La vacuité des conclusions du conseil des ministres franco-allemand du 28 mai, où se mêlent généralités et poncifs européens, est inquiétante. On est loin d’accords concrets d’envergure entre la France et l’Allemagne, notamment sur le sujet-clé du moment : la défense. Là, c’est le vide, malgré les avancées récentes sur l’avion du futur et le char franco-allemand. Cette situation n’est pas sans lien avec deux non-dits persistants entre les deux pays, qui ont eu avec la guerre en Ukraine un effet décuplé : la relation aux Etats-Unis et la question du leadership en Europe. Ces deux facteurs peuvent déséquilibrer la relation entre la France et l’Allemagne, alors même qu’en cette période troublée, l’étroitesse du lien entre les deux pays apparaît indispensable, sans être exclusif à l’égard des autres Etats de l’Union européenne.
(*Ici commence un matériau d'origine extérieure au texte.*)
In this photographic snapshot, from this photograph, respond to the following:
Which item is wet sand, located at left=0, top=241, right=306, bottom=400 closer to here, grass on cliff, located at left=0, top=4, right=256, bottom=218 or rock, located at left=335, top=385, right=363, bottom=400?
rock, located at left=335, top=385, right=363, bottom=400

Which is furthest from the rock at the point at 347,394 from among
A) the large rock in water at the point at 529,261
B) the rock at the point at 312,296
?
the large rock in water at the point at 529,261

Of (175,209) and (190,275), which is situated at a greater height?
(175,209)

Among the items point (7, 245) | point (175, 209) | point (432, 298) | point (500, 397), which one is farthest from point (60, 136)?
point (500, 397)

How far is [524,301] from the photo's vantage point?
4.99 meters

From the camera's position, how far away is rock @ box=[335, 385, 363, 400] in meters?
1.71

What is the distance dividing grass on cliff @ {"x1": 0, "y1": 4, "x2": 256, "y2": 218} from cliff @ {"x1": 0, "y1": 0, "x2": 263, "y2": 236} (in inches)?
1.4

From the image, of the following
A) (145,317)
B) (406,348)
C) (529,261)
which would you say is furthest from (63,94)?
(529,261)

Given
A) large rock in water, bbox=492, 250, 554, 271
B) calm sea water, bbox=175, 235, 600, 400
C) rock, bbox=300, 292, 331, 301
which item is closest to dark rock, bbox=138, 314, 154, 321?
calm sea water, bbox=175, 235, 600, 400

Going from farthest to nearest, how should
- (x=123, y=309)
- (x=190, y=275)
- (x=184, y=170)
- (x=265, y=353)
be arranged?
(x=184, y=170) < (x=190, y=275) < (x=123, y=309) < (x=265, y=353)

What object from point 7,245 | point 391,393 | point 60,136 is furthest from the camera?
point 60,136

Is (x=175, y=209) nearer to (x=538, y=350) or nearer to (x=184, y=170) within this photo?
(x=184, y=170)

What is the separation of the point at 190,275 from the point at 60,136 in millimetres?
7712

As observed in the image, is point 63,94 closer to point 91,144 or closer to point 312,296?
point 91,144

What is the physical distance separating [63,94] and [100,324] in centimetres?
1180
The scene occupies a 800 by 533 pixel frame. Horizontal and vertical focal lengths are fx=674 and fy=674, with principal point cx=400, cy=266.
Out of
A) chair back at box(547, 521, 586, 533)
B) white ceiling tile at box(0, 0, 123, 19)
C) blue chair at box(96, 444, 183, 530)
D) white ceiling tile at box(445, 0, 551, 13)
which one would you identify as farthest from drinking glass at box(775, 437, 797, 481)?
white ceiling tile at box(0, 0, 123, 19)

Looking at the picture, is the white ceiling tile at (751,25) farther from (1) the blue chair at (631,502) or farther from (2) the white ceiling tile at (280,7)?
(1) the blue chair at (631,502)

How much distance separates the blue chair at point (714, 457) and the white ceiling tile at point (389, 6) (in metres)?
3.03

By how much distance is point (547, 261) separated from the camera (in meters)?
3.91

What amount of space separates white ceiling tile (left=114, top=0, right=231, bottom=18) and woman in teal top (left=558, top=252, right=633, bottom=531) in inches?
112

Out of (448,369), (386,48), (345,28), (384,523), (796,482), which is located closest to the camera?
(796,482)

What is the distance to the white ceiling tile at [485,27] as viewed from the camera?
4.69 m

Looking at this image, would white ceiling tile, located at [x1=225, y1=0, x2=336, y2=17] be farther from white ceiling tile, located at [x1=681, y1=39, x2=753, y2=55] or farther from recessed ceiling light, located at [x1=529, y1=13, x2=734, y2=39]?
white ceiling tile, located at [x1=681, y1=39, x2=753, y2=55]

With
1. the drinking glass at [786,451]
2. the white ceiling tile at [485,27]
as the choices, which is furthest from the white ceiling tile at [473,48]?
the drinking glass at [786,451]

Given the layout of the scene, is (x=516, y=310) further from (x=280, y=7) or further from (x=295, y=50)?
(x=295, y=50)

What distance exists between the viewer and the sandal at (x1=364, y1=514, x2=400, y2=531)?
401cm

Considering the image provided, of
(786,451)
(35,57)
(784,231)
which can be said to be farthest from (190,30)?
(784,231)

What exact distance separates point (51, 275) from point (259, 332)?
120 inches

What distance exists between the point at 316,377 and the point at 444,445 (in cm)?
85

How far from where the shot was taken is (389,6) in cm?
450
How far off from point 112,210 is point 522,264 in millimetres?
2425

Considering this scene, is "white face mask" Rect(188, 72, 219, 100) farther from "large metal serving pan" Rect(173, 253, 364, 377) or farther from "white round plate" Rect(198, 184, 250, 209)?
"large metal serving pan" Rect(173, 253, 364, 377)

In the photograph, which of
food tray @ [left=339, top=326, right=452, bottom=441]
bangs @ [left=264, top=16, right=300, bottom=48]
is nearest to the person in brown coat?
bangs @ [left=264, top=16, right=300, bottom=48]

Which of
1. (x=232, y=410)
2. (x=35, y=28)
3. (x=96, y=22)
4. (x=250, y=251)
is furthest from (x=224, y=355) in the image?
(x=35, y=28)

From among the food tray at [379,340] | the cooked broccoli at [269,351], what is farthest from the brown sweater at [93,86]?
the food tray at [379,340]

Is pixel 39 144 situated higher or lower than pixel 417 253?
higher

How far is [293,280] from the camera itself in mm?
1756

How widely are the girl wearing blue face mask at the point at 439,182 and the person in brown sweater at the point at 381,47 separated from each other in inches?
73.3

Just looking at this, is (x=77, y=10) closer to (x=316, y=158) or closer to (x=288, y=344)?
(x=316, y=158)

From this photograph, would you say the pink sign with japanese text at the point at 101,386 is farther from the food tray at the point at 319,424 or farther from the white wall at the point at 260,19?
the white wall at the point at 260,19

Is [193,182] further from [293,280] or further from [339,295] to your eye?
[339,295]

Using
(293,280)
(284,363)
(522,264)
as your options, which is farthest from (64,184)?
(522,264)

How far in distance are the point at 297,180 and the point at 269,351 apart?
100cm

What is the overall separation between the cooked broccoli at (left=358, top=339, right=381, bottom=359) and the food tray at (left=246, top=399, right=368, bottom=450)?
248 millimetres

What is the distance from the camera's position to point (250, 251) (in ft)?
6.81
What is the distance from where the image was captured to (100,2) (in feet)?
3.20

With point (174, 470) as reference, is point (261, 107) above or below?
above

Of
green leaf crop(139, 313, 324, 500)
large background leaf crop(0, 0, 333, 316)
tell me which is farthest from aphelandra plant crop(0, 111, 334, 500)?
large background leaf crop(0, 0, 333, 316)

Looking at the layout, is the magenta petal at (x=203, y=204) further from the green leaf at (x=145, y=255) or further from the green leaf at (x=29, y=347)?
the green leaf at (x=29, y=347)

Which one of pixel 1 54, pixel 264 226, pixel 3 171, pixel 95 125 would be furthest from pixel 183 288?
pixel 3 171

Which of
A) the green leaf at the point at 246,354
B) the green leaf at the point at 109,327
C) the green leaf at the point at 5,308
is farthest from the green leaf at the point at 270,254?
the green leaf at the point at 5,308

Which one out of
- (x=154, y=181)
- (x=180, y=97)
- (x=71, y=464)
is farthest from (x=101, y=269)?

La relation étroite de l’Allemagne avec les Etats-Unis est d’abord liée au fait que notre voisin a fondé et fonde encore sa protection militaire sur la base de la couverture américaine, notamment nucléaire. Trente-cinq mille soldats américains sont stationnés sur le territoire allemand. Pour Berlin, la défense européenne n’a pas les moyens de son autonomie stratégique. C’est aussi ce qui explique l’attachement à l’OTAN, dont 82 % des Allemands estiment qu’elle est indispensable à la garantie de la paix en Allemagne et en Europe. D’ailleurs, les chanceliers allemands citent souvent dans la même phrase, comme Olaf Scholz le 17 février, « sécurité européenne » et « OTAN ». Vue d’Allemagne, la guerre en Ukraine a même cimenté l’Alliance transatlantique, alors que le président français juge que l’Europe doit aller vers plus de souveraineté.

Une forme de solidarité

Ce lien germano-américain explique, par exemple, du côté allemand le faible retour à la proposition d’européaniser la dissuasion nucléaire française, l’interrogation sur la notion de « souveraineté européenne » qui pourrait signifier un éloignement avec les Etats-Unis, la promptitude à commander des avions américains F-35 et à concevoir un bouclier antimissile à partir d’éléments américains, israéliens et allemands… quitte à froisser la France.